Так вот, ничего подобного в данном государстве не существовало. Тут наблюдался какой-то совсем уж неправильный правитель.
Аксель Первый.
Аксель Первый и был таким печальным королем, хотя являл собой вообще-то тот самый жизнерадостный тип человека, который способен найти общий язык с кем угодно и всем подарить немного радости. Он умел шутить тоже не по-королевски и казался – как шептались придворные – слишком странно человечен и прост, но что угодно, даже такое плебейство, ему легко прощалось: король спас свой мир от чумы. Его почитали вслух как правителя и шёпотом – как колдуна, этого не старого ещё человека с печальными жёлто-зелёными глазами. Аксель Первый, как это нередко случается в среде правителей, был чужестранцем. Он правил уже двадцать лет, и за всё прошедшее время так и не обзавелся семьёй. Хотя носил единый маленький портрет нескольких людей, изумительную в чёткости картину, цветисто и глянцево выведенную на плотном бумажном прямоугольнике, за подкладкой скромно-серого камзола – никому не показывая, вообще-то, но кто-то всё же разок углядел мельком и разболтал.
Он дал этому миру вакцину от чумы, водопровод и масляные фонари, автоматические арбалеты, городские бани, деревенские школы, ирригационные каналы, мощёные булыжником дороги, порты и верфи, театры, суды, золотую валюту, голубиную почту и собак-поводырей. Высокие, кристально чистые белые воротнички, прямые брюки, женские туфли-лодочки, чернильницы-непроливайки, грифельные карандаши и Праздник Выпускного, любовь к чтению, лён, картофель и рис, мороженое и спаржу. Он развил и укрепил селекцию, астрономию, медицину и искусство. Он построил столицу. Он научил людей играть в футбол и теннис, в «ты мне доверяешь?» и даже в «двадцать одно». Средневековая жизнь оказалась не ахти какой сложной, – только нужно было вовремя подавить в себе брезгливость – а вносить в неё новаторства оказалось весьма увлекательным. Дворянские семьи мечтали выдать за него замуж своих дочерей, феодалы-соседи клялись в вечной дружбе, придворные франты копировали его грусть, сделавшуюся новым веянием моды, простоту в одежде, мягкий, тихо рокочущий голос, смелость не скрывать под париком свои седеющие, коротко подстриженные светлые волосы и привычку бриться. Людям он нравился. Потихоньку они готовили для него памятники и страницы в будущих книгах истории.

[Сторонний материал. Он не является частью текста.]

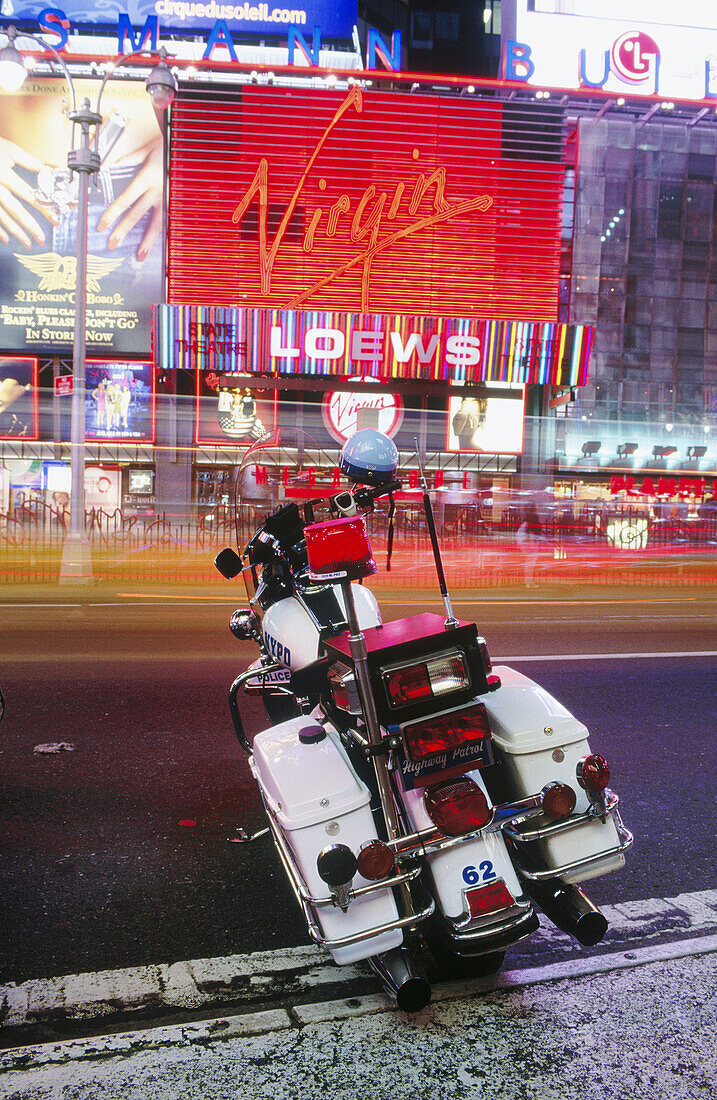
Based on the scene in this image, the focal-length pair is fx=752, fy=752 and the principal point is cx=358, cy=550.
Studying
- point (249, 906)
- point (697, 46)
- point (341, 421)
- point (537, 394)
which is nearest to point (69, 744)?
point (249, 906)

На самом деле Акселя Первого звали, конечно, иначе. Но этот мир запомнил его лишь под таким именем, тогда как в другом, родном, его начали потихоньку забывать.
Много времени прошло. Сочли погибшим.
Поэтому он вполне имел право на то, чтобы грустить. Он-то не забыл ничего и был жив.
Она никогда не спрашивала, откуда он взялся – просто однажды обнаружила сидящим на пороге. Была поздняя зима, он казался замёрзшим, и она пригласила его внутрь, чтобы накормить чашкой горячего супа.
– Раз пришёл, то живи. Только помогай по дому.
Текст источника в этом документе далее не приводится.